Diabetes killed my mother’s father. Then it killed her mother. It was the first time I had seen my mother wail in agony. I wished at that moment that I could cradle all the parts of her that were so familiar into my body, and wrap her and protect her from this unfamiliarity that I was witnessing. My mother was breaking into fragments at the experience of a loss I could not fathom because there is no world where I do not have my mother. In the days that follow, I try to call her every day. A sorry attempt at cradling and wrapping because it was over a damn phone. I ask how she is doing. Sometimes, the silence drags on for a while, she’ll kiss her teeth and tell me the things she could remember when things were good. My mother wrote a poem for her mother. I never fancied my mother a poet. She called her mother strong, agwu nwanyi, then I saw the pattern.

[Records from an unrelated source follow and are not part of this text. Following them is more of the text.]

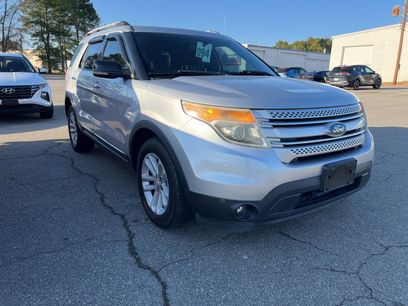 Used 2012 Ford Explorer XLT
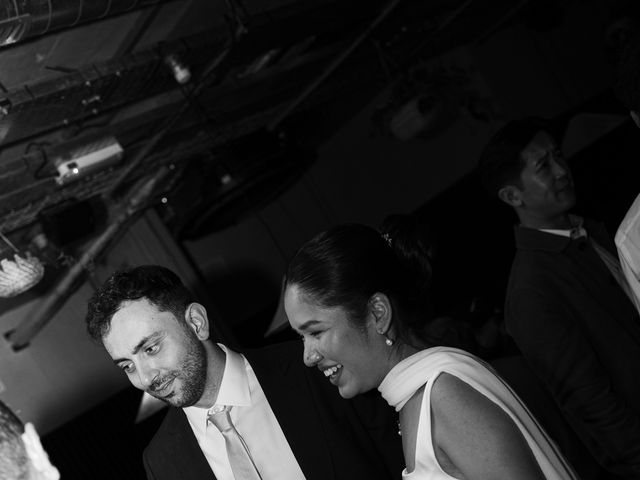 Andrea and Luciana's Wedding in Southwark, East London 150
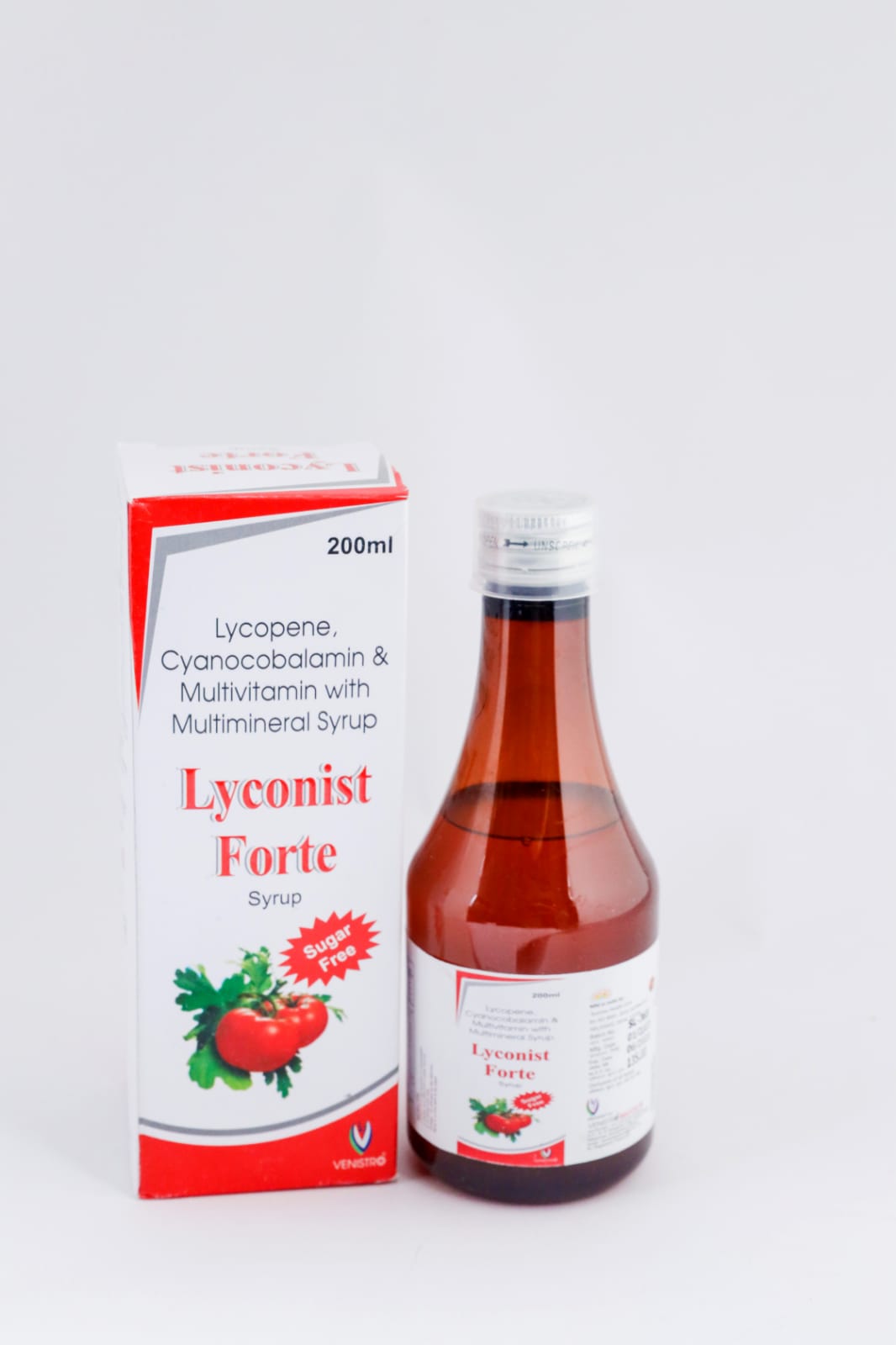 Lyconist-FORT Syrup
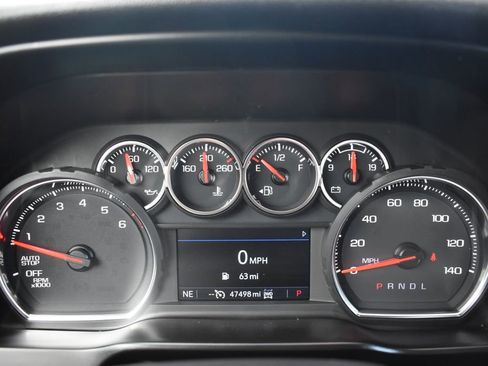 Used 2021 Chevrolet Silverado 1500 RST w/ Convenience Package II image 21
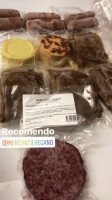 Mercantil Vegano food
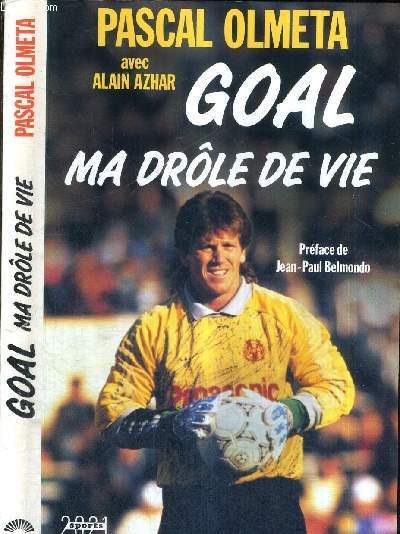 GOAL - MA DROLE DE VIE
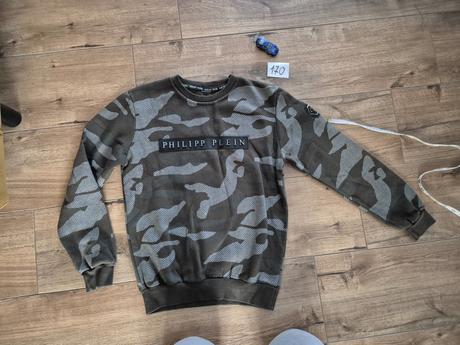 Mikina phillip plein, 170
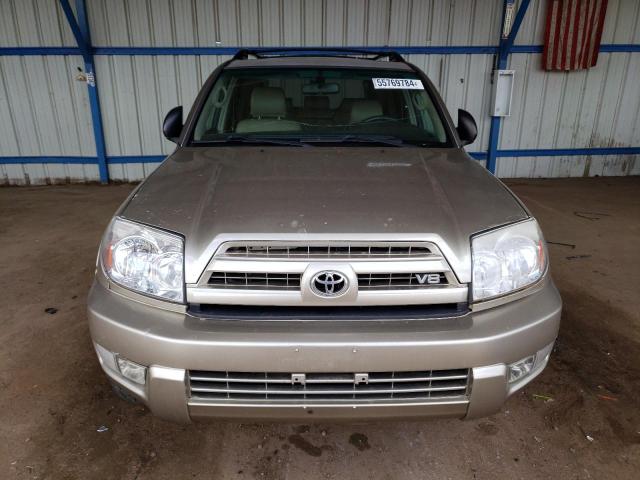 Photo 5 from auction – 2004 TOYOTA 4RUNNER SR with VIN JTEBT14R640043841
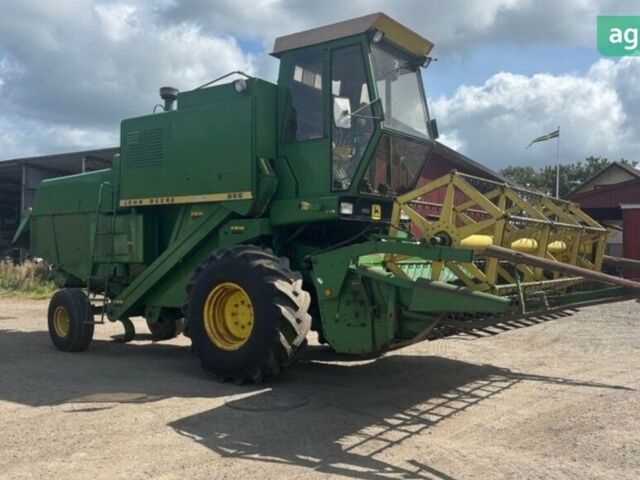 Джон Дір 955, об'ємом двигуна 0 л та пробігом 0 тис. км за 23000 $, фото 3 на Automoto.ua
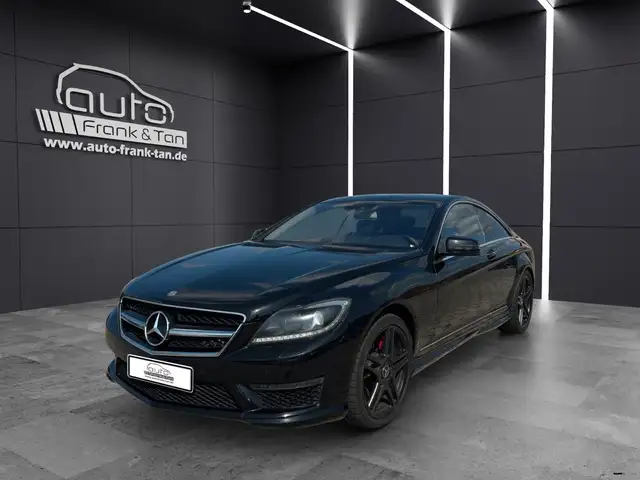 Mercedes-Benz CL 63 AMG Coupe /Performance/Kamera/Nachtsicht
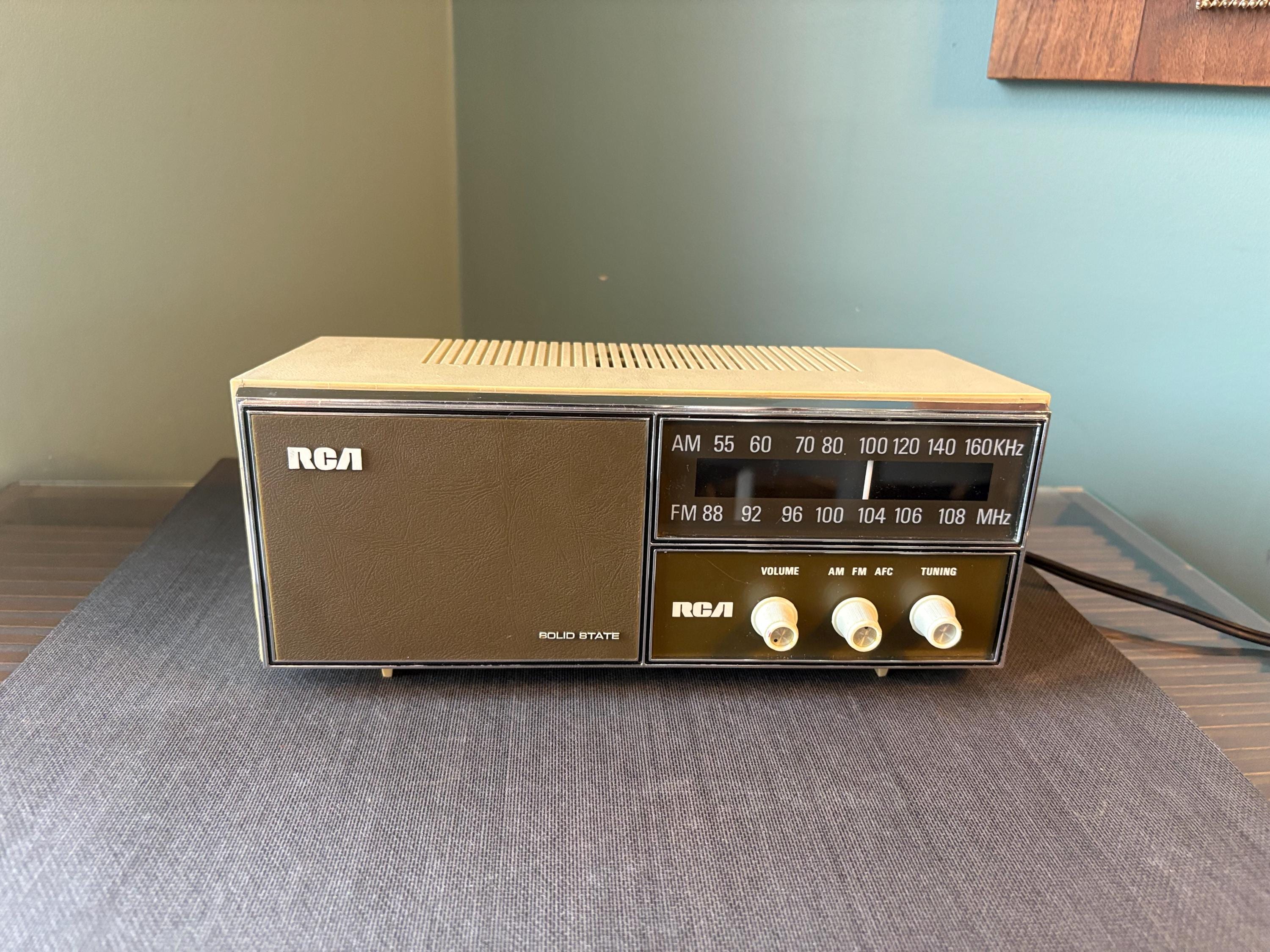 Solid state radio - Etsy 日本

The desire to force on mothers a strength of supernatural means because they were the closest things we had to God here. The burden they must carry to never crack despite the weight, because they were women, African women, strong women who had to do things like fight for women’s rights and the freedom of women to go to school, to work, to vote all while cradling children on their backs and bosom. But even strong women could break. I knew that now. Every year I write of my mother on her birthday. I say, “I’ve never seen a stronger woman in my life.” And I mean it. This year I’ll add, “You’re allowed to be weak too, with desires and dreams and simplicities like ice cream even though you aren’t allowed to have any.”
Maybe it is ageing, or being so far away from her, but I see my mother in a softer lens these days. The vulnerability of a woman who grew up too quickly and wasn’t quite allowed the joy of being a child, too busy mothering eight siblings and then five children. There’s no manual to being a mother or a woman, to pleasing your child’s every need. But I have glimpses of my mother that I am learning from every day.